Vu les faits suivants:

A.                     Désireux de regrouper leurs terres et d'améliorer leurs conditions d'exploitation, les agriculteurs de la Commune d'Essertines-sur-Rolle se sont constitués en un syndicat d'améliorations foncières volontaire le 20 avril 1983. Le syndicat a notamment pour but le remaniement parcellaire; il est destiné à permettre une mise en valeur des exploitations par un regroupement des terres, par une amélioration des formes et des accès des parcelles ainsi que par la réalisation d'un réseau de chemins et de collecteurs pour résoudre les problèmes d'érosion et d'inondations, particulièrement importants à la fonte des neiges et pendant les périodes de fortes pluies.

                        Le périmètre général du syndicat comprend les terres agricoles entourant le village d'Essertines-sur-Rolle jusqu'aux crêtes de la Côte, dominées par le hameau de Châtel, avec une extension à l'ouest sur le territoire de la Commune de St-Oyens et à l'est sur le territoire des communes de Pisy, Bougy-Villars et de Mont-sur-Rolle. Il a été divisé en cinq sous-périmètres correspondant à la destination des zones définies par le plan général d'affectation approuvé par le Conseil d'Etat le 14 mars 1980; à savoir, le sous-périmètre agricole, le sous-périmètre viticole, le sous-périmètre forestier, le sous-périmètre des terrains à bâtir et le sous-périmètre des terrains industriels.
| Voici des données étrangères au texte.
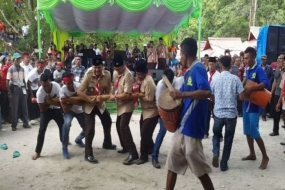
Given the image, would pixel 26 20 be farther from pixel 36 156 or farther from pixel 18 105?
pixel 36 156

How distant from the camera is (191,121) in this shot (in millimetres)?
4031

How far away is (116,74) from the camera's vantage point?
6445mm

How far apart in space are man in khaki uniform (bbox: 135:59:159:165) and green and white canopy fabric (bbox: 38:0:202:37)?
608cm

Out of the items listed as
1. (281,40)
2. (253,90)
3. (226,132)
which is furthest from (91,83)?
(281,40)

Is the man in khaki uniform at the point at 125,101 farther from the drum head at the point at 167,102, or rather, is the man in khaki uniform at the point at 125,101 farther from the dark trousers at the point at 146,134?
the drum head at the point at 167,102

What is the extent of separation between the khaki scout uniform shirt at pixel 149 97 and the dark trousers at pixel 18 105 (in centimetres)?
419

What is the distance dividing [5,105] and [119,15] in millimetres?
7502

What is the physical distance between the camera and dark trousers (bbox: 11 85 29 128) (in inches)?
353

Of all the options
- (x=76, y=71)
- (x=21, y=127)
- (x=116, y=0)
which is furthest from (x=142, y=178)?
(x=116, y=0)

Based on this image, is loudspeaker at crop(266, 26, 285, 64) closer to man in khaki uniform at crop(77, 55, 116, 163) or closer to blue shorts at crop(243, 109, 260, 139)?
blue shorts at crop(243, 109, 260, 139)

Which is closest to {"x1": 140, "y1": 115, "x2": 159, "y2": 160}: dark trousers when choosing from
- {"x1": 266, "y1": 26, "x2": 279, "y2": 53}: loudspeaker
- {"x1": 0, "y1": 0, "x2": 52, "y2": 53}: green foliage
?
{"x1": 266, "y1": 26, "x2": 279, "y2": 53}: loudspeaker

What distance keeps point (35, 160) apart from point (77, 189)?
1.70 m

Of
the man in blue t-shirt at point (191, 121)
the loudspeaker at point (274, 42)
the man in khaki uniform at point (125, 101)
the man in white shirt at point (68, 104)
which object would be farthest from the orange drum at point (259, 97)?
the loudspeaker at point (274, 42)

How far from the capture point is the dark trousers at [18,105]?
353 inches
                        Après la constitution du syndicat, la Commune d'Essertines-sur-Rolle a modifié son plan général d'affectation par une réduction des surfaces classées en zone de village et en zone artisanale, qui ont été affectées à la zone intermédiaire, ainsi que par la création d'une nouvelle zone intermédiaire sise au sud du village; cette zone serait affectée ultérieurement en zone à bâtir pour assurer une compensation réelle aux propriétaires dont les terrains en zone de village et en zone artisanale ont été déclassés en une zone intermédiaire, laquelle serait alors affectée en zone agricole. Le nouveau plan général d'affectation mis à l'enquête publique du 24 juin au 23 juillet 1988 et adopté par le conseil général le 29 novembre 1988, a été approuvé par le Conseil d'Etat le 21 septembre 1990.

                        La commission de classification a procédé à l'estimation des terres par sous-périmètre, en fonction de la nature, de la qualité du sol (valeur agronomique), de la situation topographique (pentes et irrégularités locales) et des conditions microclimatiques (zones exposées à l'érosion, les zones humides, etc.). Les terrains affectés en zone intermédiaire ont été inclus dans le sous-périmètre agricole et le sous-périmètre viticole a été supprimé.

                        La commission de classification a étudié le nouvel état de propriété en attribuant tout d'abord les parcelles en zone intermédiaire pour assurer la compensation réelle aux propriétaires dont les terrains en zone village étaient déclassés; ensuite, elle a mis en place les parcelles des propriétaires ayant leur centre d'exploitation en dehors du syndicat, puis elle a procédé au groupement intensif des exploitations autour des fermes foraines comprises dans le syndicat; elle a enfin réparti les terres des agriculteurs du village par rapport aux bâtiments d'exploitation pour éviter la traversée du village par le bétail ou l'utilisation des routes cantonales et, dans la mesure du possible, pour assurer le rapprochement des parcelles de leur centre d'exploitation.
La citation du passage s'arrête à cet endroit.